During a heated exchange with journalist Megyn Kelly, celebrity billionaire and NBA owner Mark Cuban rejected calls to condemn China over its treatment of the Uighur Muslim minority and instead said they are NBA “customers” who he’s “OK doing business with.”
The NBA’s decision to overlook China’s human rights abuses — including concentration camps, forced abortions and ethnic cleansing-– stands in stark contrast to its high-profile push of socially-conscious causes like the Black Lives Matter movement.
During an interview on Kelly’s podcast posted Monday, the host pushed Cuban to “condemn the genocide that’s going on right now in China.”
Cuban refused, arguing that such a statement would nearly create headlines. “What’s more important to ask is what actions that I think are important to deal with these issues,” Cuban said. “I’ve been involved in trying to increase the number of slots available for asylum seekers here in the United States.”
Kelly challenged whether supporting asylum in general was a strong enough reaction from the NBA to the specific behavior of the communist Chinese regime.

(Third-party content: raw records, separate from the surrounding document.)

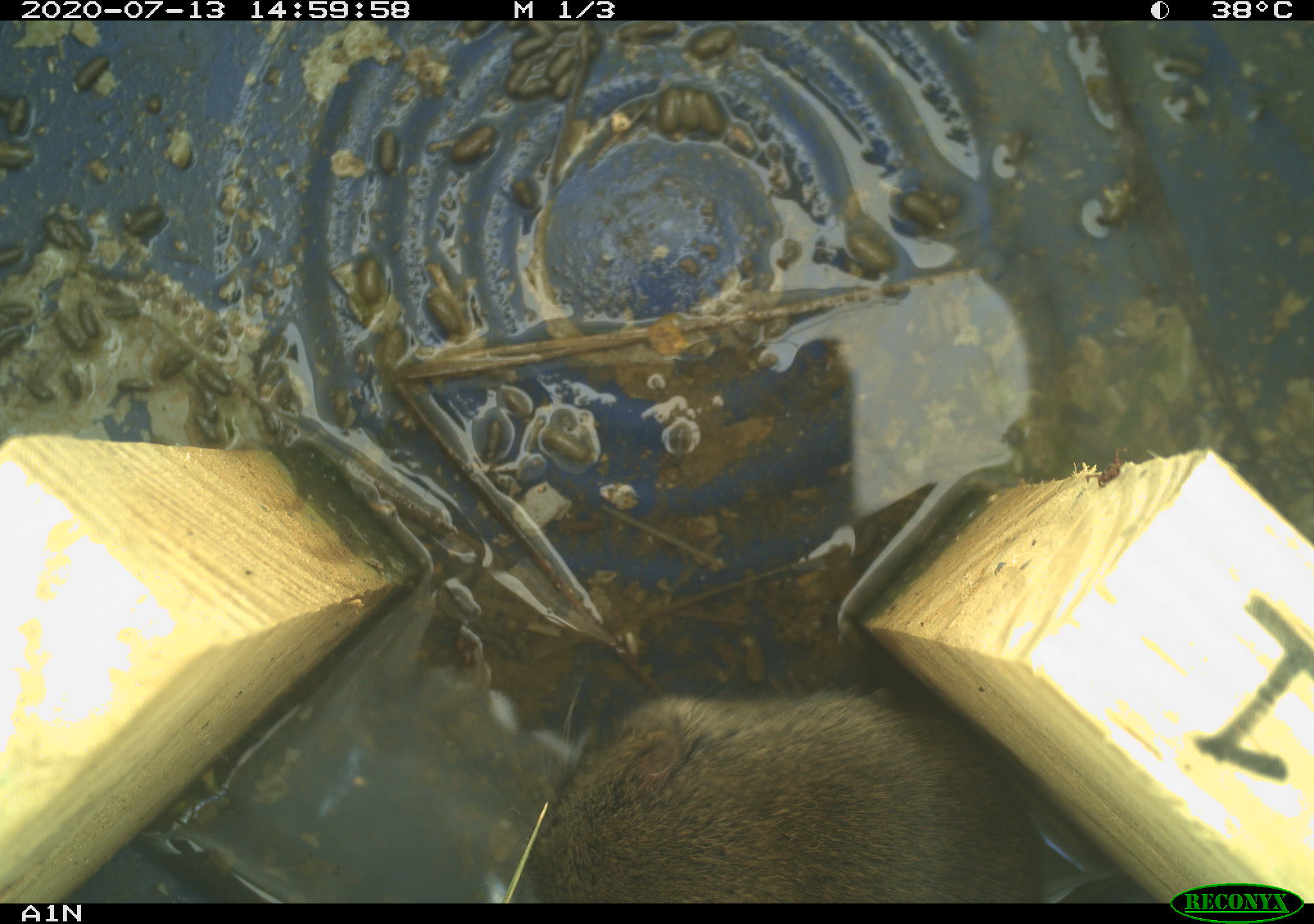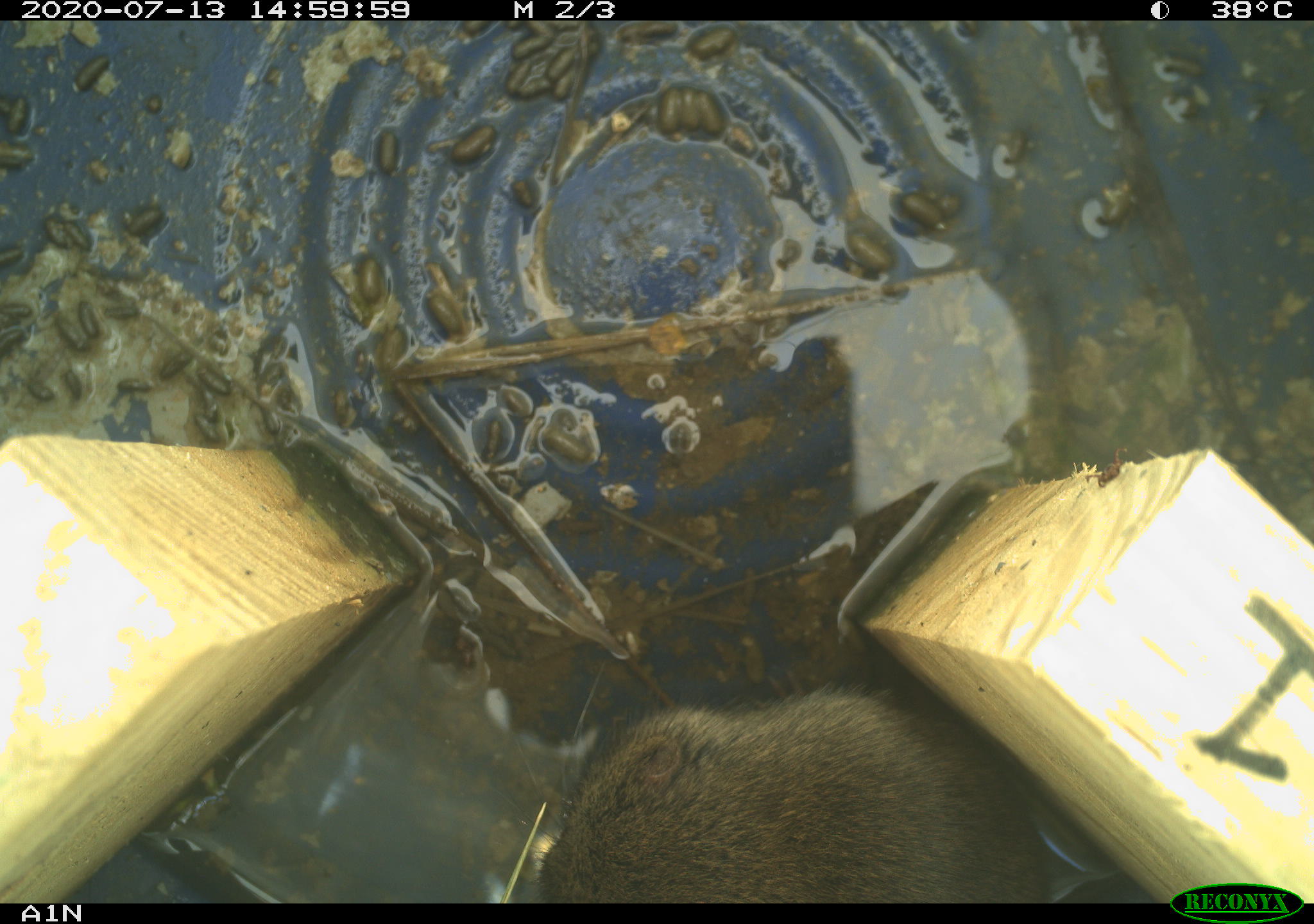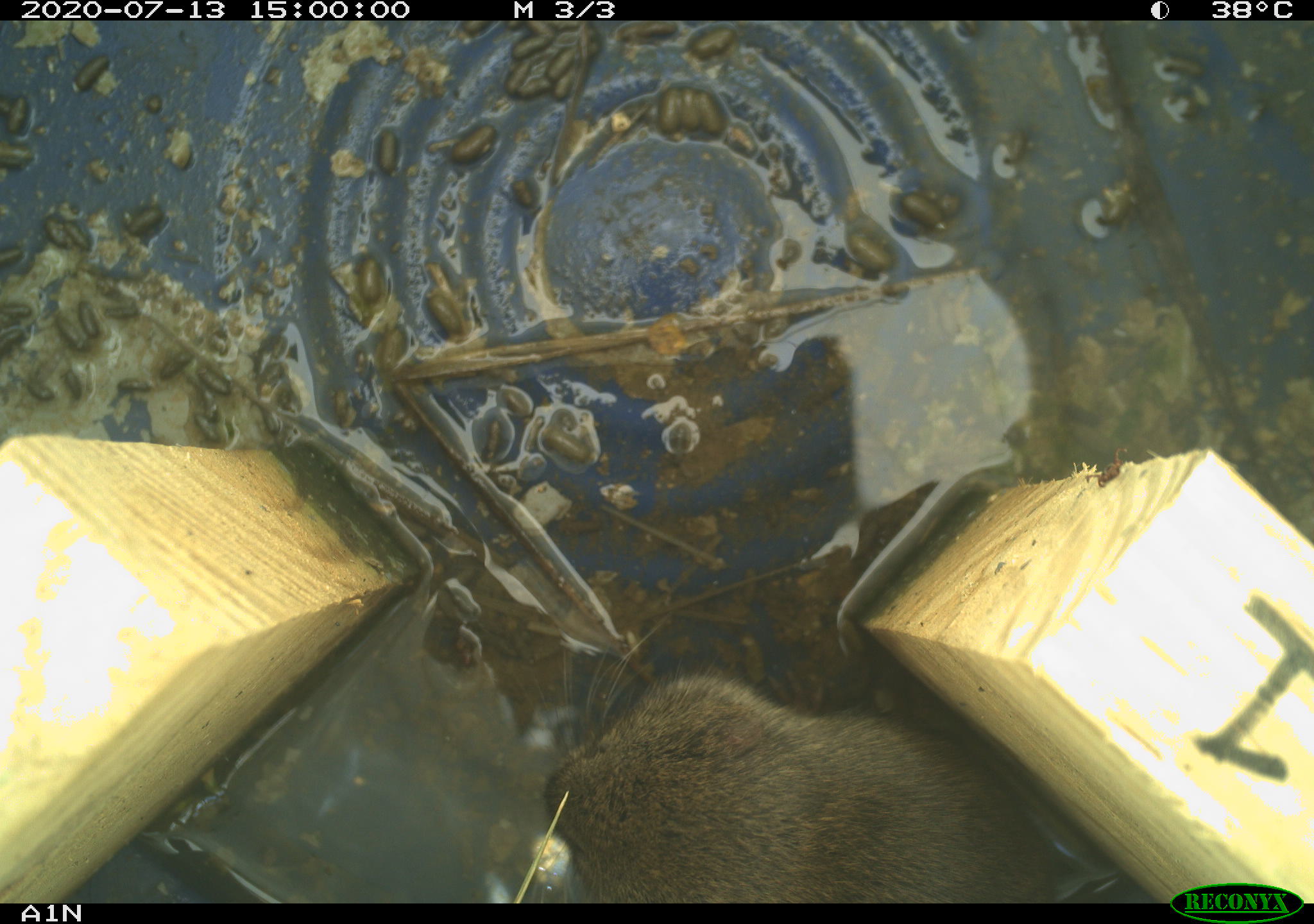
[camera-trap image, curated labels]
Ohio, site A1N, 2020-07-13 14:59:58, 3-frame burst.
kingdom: Animalia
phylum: Chordata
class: Mammalia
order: Rodentia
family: Cricetidae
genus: Microtus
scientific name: Microtus pennsylvanicus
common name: meadow vole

“Why would the NBA take $500 million-plus from a country that is engaging in ethnic cleansing?” Kelly asked. “Why would the NBA do that?”
“They are a customer. They are a customer of ours,” Cuban responded. “And guess what, Megyn? I’m okay with doing business with China. You know, I wish I could solve all the world’s problems, Megyn. I’m sure you do too. But we can’t. And so we have to pick our battles.”

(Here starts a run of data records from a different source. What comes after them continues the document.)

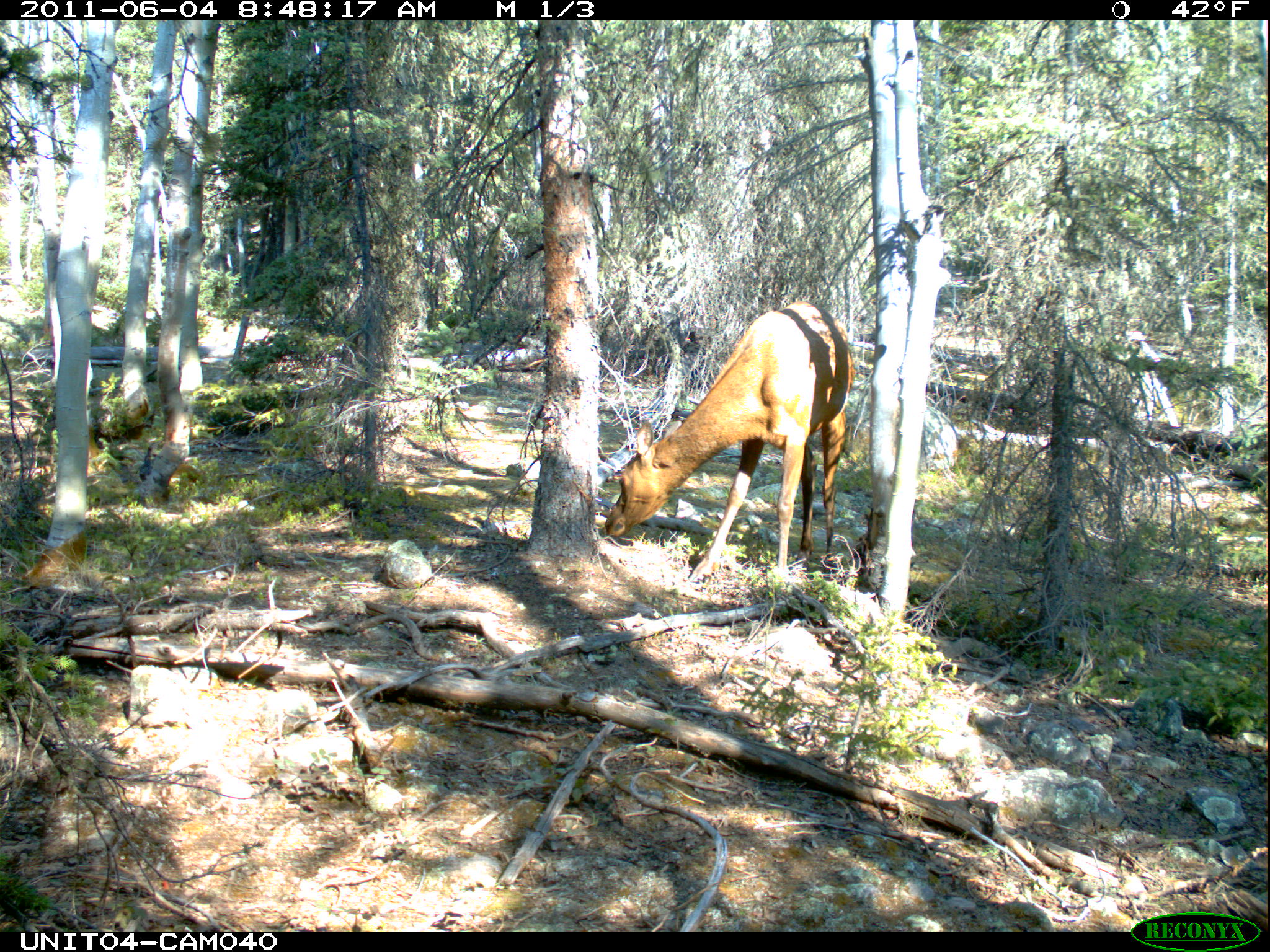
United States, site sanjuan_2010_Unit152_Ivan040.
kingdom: Animalia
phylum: Chordata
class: Mammalia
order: Artiodactyla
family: Cervidae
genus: Cervus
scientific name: Cervus elaphus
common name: red deer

The NBA aggressively pursues the Chinese market, despite a new report in Foreign Policy finding that China’s suppression of its Muslim ethnic minorities meets the United Nations definition of genocide.
And the spokesperson for the U.S. National Security Council said in a statement: “The Chinese Communist Party’s atrocities also include the largest incarceration of an ethnic minority since World War II.”
Longtime sports talk host Gerry Callahan was unimpressed. “Look at his excuses: ‘We can’t solve the world’s problems?’ Megyn wasn’t asking him to solve everyone’s problems. She was asking him to condemn genocide by one of the NBA’s business partners,” Callahan told InsideSources. “Not asking a lot, really. But tough-guy Cuban couldn’t do it.”
Kelly also asked Cuban about the league’s relationship with Black Lives Matter, an organization founded by three women activists, two of whom describe themselves as “trained Marxists,” according to Politifact. Cuban acknowledged he’s familiar with the views of the three founders, but he argued the NBA was pushing the overall message of Black Lives Matter, not the organization itself.
“So, first of all, let’s talk in terms of who we support,” Cuban said. “There’s BlackLivesMatter dot com [emphasis added]. And that’s where you go to get the information about the organization. Those are the people who started the hashtag. That’s all they did. If we were supporting BlackLivesMatter.com, don’t you think Megyn, we would have been smart enough to put the ‘dot com’ on the court, along with Black Lives Matter?”
“Come on, now you’re splitting hairs,” Kelly answered. “So what Black Lives Matter are you supporting?”
“We’re supporting the movement. It’s really a distributed movement across the country to try to end racism, to bring awareness to social justice issues.”
“If we were supportive of those three founders, don’t you think we would have had one of them on an NBA podcast?” Cuban asked.
Kelly responded that if the NBA was supporting an overall message and not the Black Lives Matter group, the main message, “whenever you see a representative from the group, and organizer, people who go to the protests, it’s one thing: Defund the police.”
“No, that’s crazy,” Cuban replied.
Embracing the fight against injustice in America while embracing the Communist Chinese regime strikes some as sheer hypocrisy.
“Cuban clearly is just another NBA employee who is under orders not to speak ill of their communist masters in Beijing,” Callahan said. “And he is obeying his bosses like a good little underling.”
And, Callahan added, “Megyn stripped him naked and exposed him. It was a beautiful thing.”